_Document text_
******************************

The problem with subverting genre conventions is that it has become an end in itself. Not only in covers, but in art in general. And it shouldn't be that. It should be a consequence of people having some new ideas that go beyond the usual conventions.

When you have people trying to subvert genre conventions for the sake of it, at the end of day what you get is a pile of art that lacks distinctive style and looks strangely similar, the same way random noise textures look similar.

Does that mean that pulp covers should become some kind of mandatory standard? Not at all, but new styles should have some clear idea behind it, not just being new.

******************************

_Given information_

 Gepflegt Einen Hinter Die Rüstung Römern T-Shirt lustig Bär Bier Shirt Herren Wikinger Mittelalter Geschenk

******************************

_Activity list_
**1.** Could you copy the passage on subverting genre conventions word for word, starting at "The problem with" and ending at "just being new."?
**2.** How would the passage on subverting genre conventions go on? Write the next part, picking up after its final sentence.

_Responses to the exercise_
**1.**
The problem with subverting genre conventions is that it has become an end in itself. Not only in covers, but in art in general. And it shouldn't be that. It should be a consequence of people having some new ideas that go beyond the usual conventions.

When you have people trying to subvert genre conventions for the sake of it, at the end of day what you get is a pile of art that lacks distinctive style and looks strangely similar, the same way random noise textures look similar.

Does that mean that pulp covers should become some kind of mandatory standard? Not at all, but new styles should have some clear idea behind it, not just being new.

**2.**
During the 80s, for example, there was a trend in European scifi publishing that took inspiration in French and Belgium comic. Here are some examples published in Spain:
https://cloud10.todocoleccion.online/libros-segunda-mano-ciencia-ficcion-fantasia/tc/2016/09/19/09/60742543.jpg
https://cloud10.todocoleccion.online/libros-segunda-mano-ciencia-ficcion-fantasia/tc/2017/10/15/00/100405875.jpg
https://cloud10.todocoleccion.online/libros-segunda-mano-ciencia-ficcion-fantasia/tc/2015/07/04/21/50163520.jpg
https://www.ttrantor.org/mul/4/44029201.jpg
https://www.ebookelo.com/images/cover/50862.jpg

It was different. It was beautiful. It was useful giving info about both the genre and the story. And it had a distinctive style. You can compare for example the covers in Jerry Pournelle, the exact same novel both cases.
this is a pulp original - http://ecx.images-amazon.com/images/I/510BRQVJNCL.jpg
this is a comic inspired version - https://cloud10.todocoleccion.online/libros-segunda-mano-ciencia-ficcion-fantasia/tc/2013/12/06/21/40390671.webp

That's how you subvert conventions.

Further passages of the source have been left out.